One day Torin had a visit from Dr. Douglas Gerwin, who had taught for years at High Mowing School in Wilton, NH, was well known in the Waldorf School movement for his support of high schools that were starting up across North America, and had a plan to help those schools find and prepare their teachers. I have said again and again that if you have the right teachers almost everything works. So, the high schools needed teachers, and Douglas, in his usual way––well organized and clear and thoughtful––set about his plan. Once again, we met with our colleagues on the Council, and Douglas even wrote a grant proposal, secured funding to start up a new training program, and we took in our first high school group in July 1996, which graduated three summers later in 1998. Since then CfA has graduated 25 successful groups of high school teachers.
Innovation, the hallmark of CfA, has continued with the birth of multiple programs in the last quarter-century:
- Renewal Courses, with Karine Munk Finser at the helm, began in 2000 for practicing Waldorf teachers and those seeking professional development and renewing inspiration
- Building Bridges, led by Torin Finser, was started for public and independent school teachers wishing to pursue their Waldorf teacher education onsite (we have offered the program in AK, CA, NH — and soon in FL and MD)
- Explorations, re-launched in 2017 out of our earlier Foundation Studies program, was designed for those new to Waldorf education and anthroposophy who were seeking foundational work in the philosophy and the arts through the lens of contemporary issues. During the Covid years, Explorations became a fully online program
- Waldorf Leadership Development (WLD), reformulated by Torin Finser, became available for administrators, board members, and pedagogical leaders. In an earlier iteration, this program served schools as Collaborative Leadership Training in the 1990s, then became Waldorf School Admin Training at Antioch from 2010-2016, and now exists as WLD sponsored by CfA.
- Kairos Institute, launched in 2022 under the direction of Karine Munk Finser, serves those seeking professional development in art therapy, speech, emergency pedagogy, and trauma intervention (in collaboration with the Parzival School in Karlsruhe, Germany)
(See “program” pages of our website for more complete descriptions and registration options.)
The common thread throughout our programs is a long-standing commitment to collaboration: Collaboration between Antioch University New England and the Center for Anthroposophy for teacher education, between both institutions and our school partners, and among our programs. For example, in 2021 we designed our leadership program to include an Explorations component for those who needed it, and in 2022 we began requiring Building Bridges participants to take Explorations as the first phase of their program (unless they had completed the equivalent experience elsewhere).
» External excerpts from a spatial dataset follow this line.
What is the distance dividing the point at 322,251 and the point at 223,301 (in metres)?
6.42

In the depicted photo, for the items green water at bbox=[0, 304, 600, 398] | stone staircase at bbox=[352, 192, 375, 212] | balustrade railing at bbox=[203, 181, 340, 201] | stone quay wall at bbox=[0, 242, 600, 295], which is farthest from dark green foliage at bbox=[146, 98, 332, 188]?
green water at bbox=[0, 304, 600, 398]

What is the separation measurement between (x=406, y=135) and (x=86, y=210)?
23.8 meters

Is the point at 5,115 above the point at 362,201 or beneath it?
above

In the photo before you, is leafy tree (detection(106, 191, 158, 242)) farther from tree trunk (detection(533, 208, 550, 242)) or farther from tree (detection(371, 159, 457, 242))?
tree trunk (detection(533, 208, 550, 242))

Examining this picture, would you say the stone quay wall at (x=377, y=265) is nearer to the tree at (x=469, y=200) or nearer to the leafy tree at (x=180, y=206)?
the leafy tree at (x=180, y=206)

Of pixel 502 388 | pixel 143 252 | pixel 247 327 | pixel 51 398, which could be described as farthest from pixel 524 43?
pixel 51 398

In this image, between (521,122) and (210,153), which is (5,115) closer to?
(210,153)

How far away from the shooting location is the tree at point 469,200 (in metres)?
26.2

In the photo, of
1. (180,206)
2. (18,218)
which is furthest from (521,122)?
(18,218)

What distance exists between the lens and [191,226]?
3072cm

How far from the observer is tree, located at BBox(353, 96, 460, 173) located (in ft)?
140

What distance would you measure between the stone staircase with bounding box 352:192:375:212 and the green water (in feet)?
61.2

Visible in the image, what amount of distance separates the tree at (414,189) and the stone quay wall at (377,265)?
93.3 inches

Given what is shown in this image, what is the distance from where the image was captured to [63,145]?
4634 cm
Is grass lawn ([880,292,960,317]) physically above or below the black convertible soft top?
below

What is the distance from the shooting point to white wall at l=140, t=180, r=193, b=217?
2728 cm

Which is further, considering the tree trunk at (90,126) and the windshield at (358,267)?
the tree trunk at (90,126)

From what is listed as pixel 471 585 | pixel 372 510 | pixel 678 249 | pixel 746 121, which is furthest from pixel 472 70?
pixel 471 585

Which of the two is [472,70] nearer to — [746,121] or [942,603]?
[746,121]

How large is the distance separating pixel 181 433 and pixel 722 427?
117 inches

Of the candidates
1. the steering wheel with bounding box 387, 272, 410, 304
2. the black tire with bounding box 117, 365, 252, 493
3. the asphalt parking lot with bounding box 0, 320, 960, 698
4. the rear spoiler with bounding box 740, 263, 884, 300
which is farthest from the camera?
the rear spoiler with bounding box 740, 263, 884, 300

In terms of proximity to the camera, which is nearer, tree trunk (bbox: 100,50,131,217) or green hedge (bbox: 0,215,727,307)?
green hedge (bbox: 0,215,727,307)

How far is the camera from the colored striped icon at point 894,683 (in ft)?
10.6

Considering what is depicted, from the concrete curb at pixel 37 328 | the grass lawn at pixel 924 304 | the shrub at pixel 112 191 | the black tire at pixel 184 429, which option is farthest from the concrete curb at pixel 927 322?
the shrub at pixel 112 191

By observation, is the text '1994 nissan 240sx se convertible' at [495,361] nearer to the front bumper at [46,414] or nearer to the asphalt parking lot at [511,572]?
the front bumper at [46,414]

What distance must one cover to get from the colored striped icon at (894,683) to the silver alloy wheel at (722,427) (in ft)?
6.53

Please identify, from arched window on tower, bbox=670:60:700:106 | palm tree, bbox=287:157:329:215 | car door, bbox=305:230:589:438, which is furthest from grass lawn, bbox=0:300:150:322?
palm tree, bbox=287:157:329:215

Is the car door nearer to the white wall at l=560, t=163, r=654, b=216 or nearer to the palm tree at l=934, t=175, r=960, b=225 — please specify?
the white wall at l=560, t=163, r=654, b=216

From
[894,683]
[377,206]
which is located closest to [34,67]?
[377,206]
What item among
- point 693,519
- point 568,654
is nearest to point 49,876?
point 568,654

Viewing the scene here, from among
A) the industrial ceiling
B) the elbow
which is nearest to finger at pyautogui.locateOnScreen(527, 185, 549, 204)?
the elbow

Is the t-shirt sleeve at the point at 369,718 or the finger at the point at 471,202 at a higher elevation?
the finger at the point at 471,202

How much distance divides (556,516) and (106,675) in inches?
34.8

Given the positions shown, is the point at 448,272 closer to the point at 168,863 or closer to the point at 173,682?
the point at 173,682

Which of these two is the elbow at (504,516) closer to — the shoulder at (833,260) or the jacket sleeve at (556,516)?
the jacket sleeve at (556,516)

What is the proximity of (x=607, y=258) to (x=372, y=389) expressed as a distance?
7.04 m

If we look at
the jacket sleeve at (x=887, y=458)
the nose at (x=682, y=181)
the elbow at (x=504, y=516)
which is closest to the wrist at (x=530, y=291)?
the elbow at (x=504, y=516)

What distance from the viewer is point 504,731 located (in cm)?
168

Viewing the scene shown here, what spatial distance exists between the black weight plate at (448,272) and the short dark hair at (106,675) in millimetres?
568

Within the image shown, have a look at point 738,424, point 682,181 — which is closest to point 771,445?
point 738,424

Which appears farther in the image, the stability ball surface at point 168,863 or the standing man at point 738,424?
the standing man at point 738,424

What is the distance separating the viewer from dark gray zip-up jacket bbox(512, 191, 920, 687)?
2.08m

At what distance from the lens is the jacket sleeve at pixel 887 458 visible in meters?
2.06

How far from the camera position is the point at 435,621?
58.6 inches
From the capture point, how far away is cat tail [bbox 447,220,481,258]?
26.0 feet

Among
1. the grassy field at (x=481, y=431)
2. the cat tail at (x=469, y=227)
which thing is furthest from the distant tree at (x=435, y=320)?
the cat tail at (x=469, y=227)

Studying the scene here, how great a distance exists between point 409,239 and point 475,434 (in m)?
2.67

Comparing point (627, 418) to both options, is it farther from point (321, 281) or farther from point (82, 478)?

Likewise, our high school teacher education program offers an online supplement in conjunction with the weekend Explorations classes.
The old social patterns of mistrust, institutional self -interest, egotism, racism, and environmental exploitation need to be replaced through heightened collaboration and whole-hearted partnership. When guided by self-awareness and a conscious inner path, each human being on this earth can make a difference. Our institutions are meant to serve rather than exploit, collaborate rather than dominate. So, although each CfA and Antioch program serves a particular niche, our overall effort is to demonstrate collectively that there are new ways to work together and meet the ever-present needs of our time.